:: SELECTED EXCERPT ::

PROVO — Lexi Eaton Rydalch was feeling it — and so was the BYU women's basketball team for the first 10 minutes against rival Utah in Saturday's latest Deseret Duel clash.
Rydalch scored 14 of her game-high 29 points in the first quarter as the Cougars shot 54 percent from the field and made their first four 3-pointers to jump out to a 29-14 lead.
But when Utah mounted a late drive down the stretch, BYU was forced to hold off the charge without its top scorer and rebounder due to foul trouble.
Enter Cassie Broadhead and Makenzi Morrison Pulsipher.
The sharpshooting duo knocked down back-to-back shots after Rydalch fouled out with 3:26 left in the game, and BYU held on to take a 73-59 win in the 104th meeting between the two rivals Saturday at the Marriott Center.
"We knew we had to step up without our two scorers. But I think we came together as a team," said Broadhead, who finished with eight points, three rebounds and two assists. "We've had moments in the season where Kalani and Lexi have been in foul trouble, so we didn't stress too much about it.
"We pulled together, and knew we wouldn't be able to win unless it was with all five of us."
Rydalch and Kalani Purcell fouled out by the 3:26 mark of the fourth quarter — about three minutes after top rebounder Purcell fouled out. At that moment, Utah (5-3) put together an 8-0 run to pull within nine at 63-54 on a pair of free throws by Paige Crozon, who finished with 11 points and 10 rebounds.

:::
:: DATASET SECTION ::

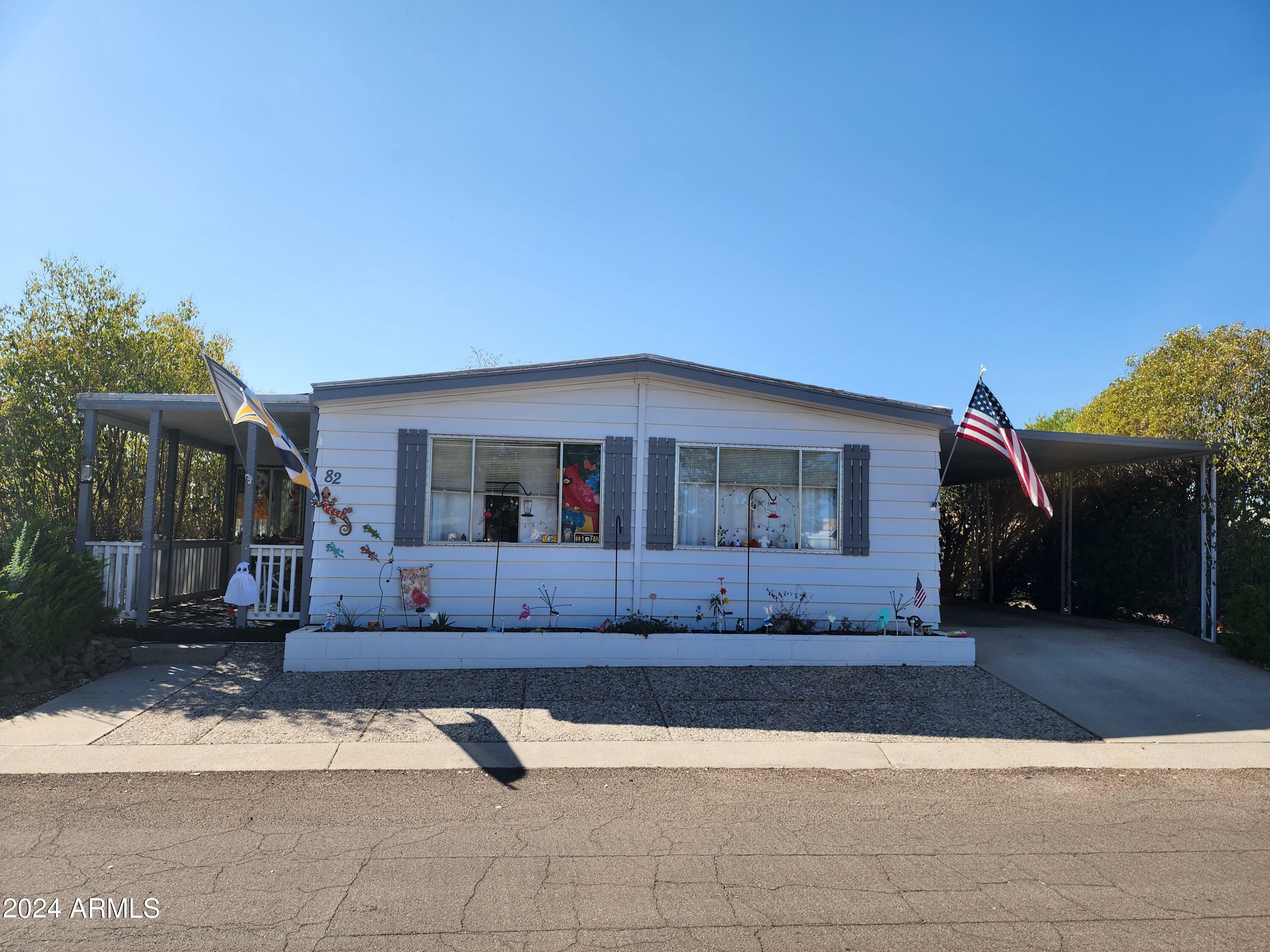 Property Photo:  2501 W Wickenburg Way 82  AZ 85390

:::

DIRECTIONS:
1. Return the passage of the BYU-Utah game report from "Rydalch and Kalani" to "and 10 rebounds.".
2. Translate this sentence from the BYU-Utah game report into Spanish: "But when Utah mounted a late drive down the stretch, BYU was forced to hold off the charge without its top scorer and rebounder due to foul trouble."
3. Please continue the BYU-Utah game report from its last sentence onward.

ANSWERS FOR THE EXERCISE:
1.
Rydalch and Kalani Purcell fouled out by the 3:26 mark of the fourth quarter — about three minutes after top rebounder Purcell fouled out. At that moment, Utah (5-3) put together an 8-0 run to pull within nine at 63-54 on a pair of free throws by Paige Crozon, who finished with 11 points and 10 rebounds.

2. Pero cuando Utah lanzó una ofensiva tardía en el tramo final, BYU se vio obligada a resistir la embestida sin su máxima anotadora y reboteadora debido a problemas de faltas.

3.
But Broadhead hit a long jump shot on the next possession to stretch the lead back to double-digits for BYU (8-3), and Pulsipher drained her first triple of the game with 2:01 left on the clock to push the advantage to 68-55. The Alta High alum finished with nine points, six rebounds and five assists for the Cougars.
"It was good for those two to learn how to play with four fouls in a game like this, and then to see my team bounce back when they fouled out was really nice," said BYU coach Jeff Judkins, whose team won its sixth straight game. "Cassie is going to be a really good player when she gets her minutes; she always plays big in games."
Katie Kuklok hit a 3-pointer from the right corner to pull Utah within 10 points again, 69-59 with 1:05 left on the clock. But the Utes could get no closer.
Rydalch also had six rebounds and two assists for the Cougars, and Purcell finished with nine points, 12 rebounds and four assists, including six points, five rebounds and three assists during the first quarter.
"I think we're seeing Kalani can be an All-American with the way she plays both ends of the floor," Judkins said. "She and Lexi are a tough duo. I'm glad I don't have to prepare for them. They are hard to guard. They're smart, and they know how to work really well together."
Emily Potter led the Utes with 24 points and 17 rebounds, including a first-half double-double at 19 points and 10 rebounds.
But the Cougars shot 54.5 percent from the field in the opening quarter, knocking down all four of their 3-point attempts, and Utah had no response on the perimeter while also trying to fight off Purcell — "a matchup nightmare" — in the post.
"She's a post player that can pass it like a guard, drive it like a guard, shoot like a guard, and she hustles," Rydalch said. "She just does it all. It's tough."
The Utes scored 12 of their 14 first-quarter points in the paint, led by Potter's eight and six off the bench from 6-foot-4 center Joeseta Fatuesi.
But when a team is knocking down shots at the rate BYU did Saturday afternoon, it's hard to keep up.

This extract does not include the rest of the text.